What you need to do:
1. In the forum thread on the most introverted personality type, which type did the test assign to the friend who scored 100% introvert?
2. Continue the forum thread on the most introverted personality type from its final post.

# Who is most introverted introvert?



## Librarylady

Intx


----------



## kjdaniels

Hmmm theoretically the order would be 
1. INTJ-i think the obsession and need for structure would put them above INTP
2. INTP
3. ISTP
4. INFP
5. ISTJ
6. ISFP
7. INFJ
8. ISFJ




Sent from my iPhone using Tapatalk


----------



## Inveniet

If you use the most strict and original definition of introversion, 
the question does not make sense in relation to types.

It mostly reflect the average understanding of the term, 
and also a need for ones stated identity to be better in some direction or extreme.
Especially if it reflect badly on the outgroup.

I actually cheered a little inside when I saw reasoning pointing to my own type identity being the most/best.
Even though I know that it is complete and utter nonsense, the part of me that wants an identity,
favours the abstract grouping INTJ getting out on top.
This is a complete mindfuck to witness within myself.

Yet I guess that is a permanent feature of having a human body.
It malfunctions in many other ways too.
At some point it loses motility if put under too much physical or emotional strain.


----------



## Lovable

One of my friends took the test yesterday and scored 100 % in introvert. I have never seen that before.. He is according to the test an ISTJ


----------



## Asmodaeus

INTJ (most likely).


----------



## Allyrah

If you take tritype into consideration the most _reclusive_ and _withdrawn_(and therefore presumably introverted) type is *supposedly* 459. I'm not sure what the MBTI equivalent for that is... I have heard it compared with INFP (which in my case rings true), although I'm sure there probably isn't a perfect match since MBTI and Enneagram are definitely not the same.


----------



## IntrovertHero

I like how both INTP and INTJ are 31.84% they got both 78 votes!
Mine went to INTJ because i think Fe makes the INTP more naive socially but also more willing toward social situations even if it end up being in an awkward sens. I realised that Ne makes us also more social, because we tend to try to analyse people's reaction and sometimes to make them react to a specific situation.

Information supplied:

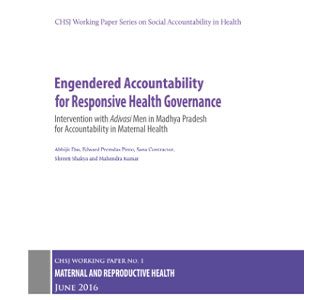 engendered-accountability-for-responsive-health-governance-intervention-with-adivasi-men-in-madhya-pradesh-for-accountability-in-maternal-health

Answers:
1. ISTJ

2.
In the other hand Ni and Fi are completly subjective and does not need externel simulation, Se is not human oriented. The only time INTJ will look to other people is for Te which is for not really a sociable function.


----------



## IntrovertHero

PiT said:


> Now, perhaps we could say that INTP is more person-extroverted and INTJ is more object-extroverted.


Exactly, that's why i was thinking without being able to phrase it properly. 

I think Ne and Fe are more people oriented and Te and Se are more object oriented.

It is obvious for Fe. 

Ne is based on ideas which are generally created by other human beings. 

Se can be human oriented, but generally it is more oriented toward how you react to a situation. Humans are not targeted direclty but rather the stiumlation they can offer. 

Te is also clearly object and not human oriented.


INTJ will be extraverted to create projects, organise things according to their inner world.

INTP will be extraverted to get ideas from out there into their inner world in order to organise it.


----------



## knifey

the ISTJ in my family is way more "introverted" than me. He pushes papers for a living and just pretends to be social because he has to. At least I actually enjoy talking to people even if it's usually about topics I like.


----------



## ryukku

Intp


----------



## Stellafera

ISTJ or INFP.

Te-Fi valuing seems more introverted than Fe-Ti valuing.
Si-Ne comes across as more introverted than Ni-Se as well for me. 

I voted ISTJ.


----------



## Ttalkkugjil

Sai said:


> @Tega1 Let me clarify:
> 
> Introversion doesnt mean being SHY. Its about how you recharge your energy! If you discharge your energy while socializing you are an Introvert, if you charge enery then you are an extrovert. There are Shy extroverts and loud Introverts.
> 
> Im an introvert, but im not shy at all.



That's so true. And there's also a difference between quiet and introverted. I'm very quiet. Introverted = less so.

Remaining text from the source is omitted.